ABSTRACT=N6-methylation (m6A), the most common epigenetic modification of RNA, has been found to have essential effects on aspects of the tumor microenvironment including hypoxia status and mobilization of immune cells. However, the mechanism underlying the roles of m6A modification in hypoxia and immune infiltration in triple-negative breast cancer remains unclear.
  We characterized 46 m6A-related genes by Spearman analysis and used non-negative matrix factorization algorithms to cluster TNBC samples from The Cancer Genome Atlas (TCGA-TNBC, N=139); the Molecular Taxonomy of Breast Cancer International Consortium (METABRIC-TNBC, N=297); the GSE103091, GSE21653, and GSE135565 series from the Gene Expression Omnibus (GEO-TNBC, N=247); and GSE118527 (FUSCCTNBC, N=245). Immune cell infiltration was analyzed and a TME signature was identified using the CIBERSORT algorithm and single-sample gene set enrichment analysis. An m6A–hypoxia signature and risk score were developed using LASSO-Cox analysis.

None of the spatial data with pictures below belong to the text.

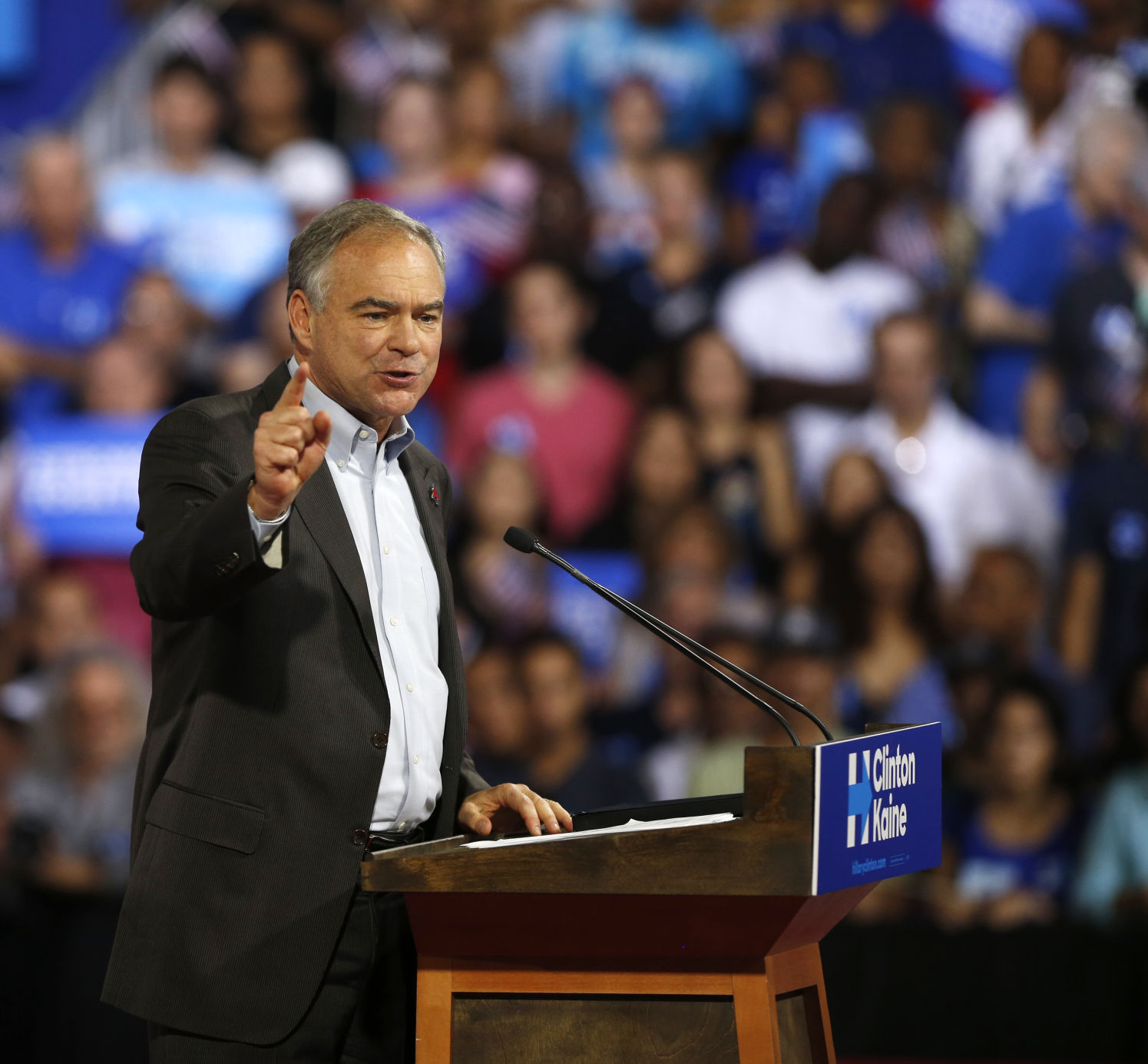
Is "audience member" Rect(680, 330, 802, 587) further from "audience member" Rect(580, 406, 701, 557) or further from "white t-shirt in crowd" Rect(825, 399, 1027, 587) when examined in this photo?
"white t-shirt in crowd" Rect(825, 399, 1027, 587)

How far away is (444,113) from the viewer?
568 centimetres

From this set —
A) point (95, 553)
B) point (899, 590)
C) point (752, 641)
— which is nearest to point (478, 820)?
point (752, 641)

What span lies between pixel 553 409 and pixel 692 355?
477 millimetres

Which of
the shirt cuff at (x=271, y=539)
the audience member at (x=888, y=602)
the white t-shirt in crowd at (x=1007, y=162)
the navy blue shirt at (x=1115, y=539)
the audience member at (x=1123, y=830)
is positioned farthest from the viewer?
the white t-shirt in crowd at (x=1007, y=162)

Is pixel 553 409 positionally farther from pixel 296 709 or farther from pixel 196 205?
pixel 296 709

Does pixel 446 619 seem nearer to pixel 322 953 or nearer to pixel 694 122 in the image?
pixel 322 953

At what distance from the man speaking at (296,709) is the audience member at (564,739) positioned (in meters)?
2.40

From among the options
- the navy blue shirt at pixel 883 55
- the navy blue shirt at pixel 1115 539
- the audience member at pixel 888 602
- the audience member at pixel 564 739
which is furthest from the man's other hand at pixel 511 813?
the navy blue shirt at pixel 883 55

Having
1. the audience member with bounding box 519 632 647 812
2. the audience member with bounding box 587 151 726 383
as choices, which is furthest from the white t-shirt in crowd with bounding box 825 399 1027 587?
the audience member with bounding box 519 632 647 812

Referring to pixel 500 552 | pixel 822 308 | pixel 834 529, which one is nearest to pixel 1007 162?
pixel 822 308

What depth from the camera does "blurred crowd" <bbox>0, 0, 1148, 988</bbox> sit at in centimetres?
457

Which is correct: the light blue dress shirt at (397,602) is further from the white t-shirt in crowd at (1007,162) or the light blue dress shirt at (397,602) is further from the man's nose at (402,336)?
the white t-shirt in crowd at (1007,162)

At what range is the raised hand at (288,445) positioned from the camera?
5.33 feet

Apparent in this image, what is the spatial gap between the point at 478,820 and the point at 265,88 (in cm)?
443
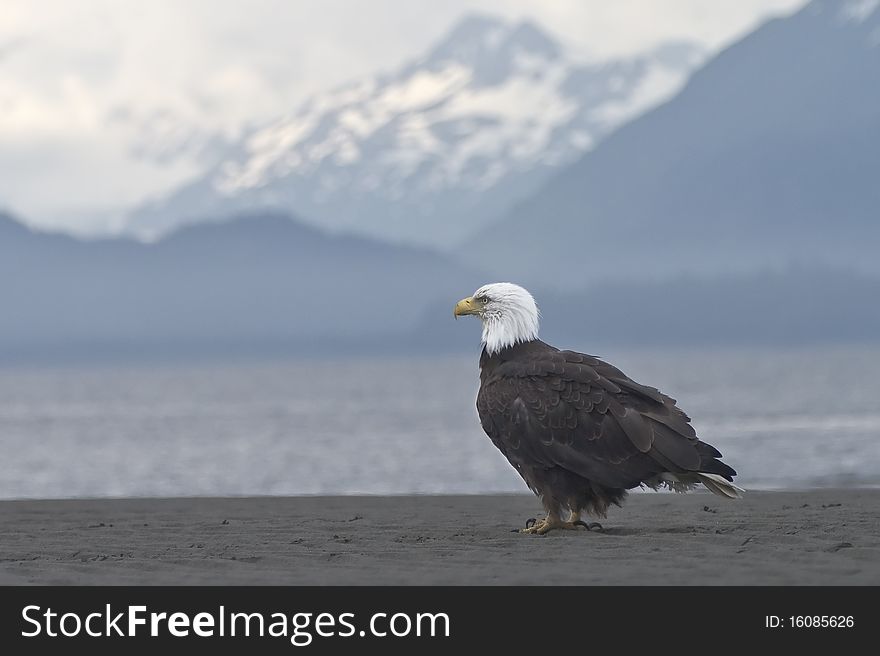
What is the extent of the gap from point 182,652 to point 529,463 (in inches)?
171

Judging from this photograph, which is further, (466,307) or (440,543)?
(466,307)

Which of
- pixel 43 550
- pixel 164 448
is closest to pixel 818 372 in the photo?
pixel 164 448

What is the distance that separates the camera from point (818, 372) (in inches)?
3812

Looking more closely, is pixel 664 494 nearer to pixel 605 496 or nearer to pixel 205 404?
pixel 605 496

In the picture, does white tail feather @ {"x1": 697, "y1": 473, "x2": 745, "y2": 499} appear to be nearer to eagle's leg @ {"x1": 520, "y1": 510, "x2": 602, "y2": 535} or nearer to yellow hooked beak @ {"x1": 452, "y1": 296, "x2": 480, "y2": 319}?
eagle's leg @ {"x1": 520, "y1": 510, "x2": 602, "y2": 535}

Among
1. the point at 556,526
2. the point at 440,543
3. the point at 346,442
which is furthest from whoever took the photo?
the point at 346,442

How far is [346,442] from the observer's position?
127 feet

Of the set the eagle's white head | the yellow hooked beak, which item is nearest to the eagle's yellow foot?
the eagle's white head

Results: Based on the expression of m6A-related genes, we identified three distinct m6A clusters (denoted A, B, and C) in TNBC samples. Comparing the TME characteristics among the three clusters, we observed that cluster C had more stromal and metabolism activity, whereas clusters A and B displayed more immune cell infiltration. Based on the strong relationship between m6A modification clusters and the hypoxia signature, the genes related to m6A modification and hypoxia were used to cluster TNBC samples into two gene clusters and to characterize infiltrating immune cells. To further explore the clinical features of hypoxia and m6A, we constructed an m6A–hypoxia signature to divide samples into high- and low-risk groups; we found significant differences in prognosis between the two groups, and established a nomogram to predict patients' overall survival. In addition, we identified different TME features between the two groups, and a better immunotherapy response was observed in the low-risk group, which had higher frequencies of somatic mutations and higher tumor mutational burden.
  We identified distinct clusters based on differences in expression of m6A genes in TNBC samples and found a relationship between m6A modification and TME characteristics. Then, we constructed a specific m6A–hypoxia signature for TNBC to evaluate risk and predict immunotherapy response of patients, to enable more accurate treatment in the future.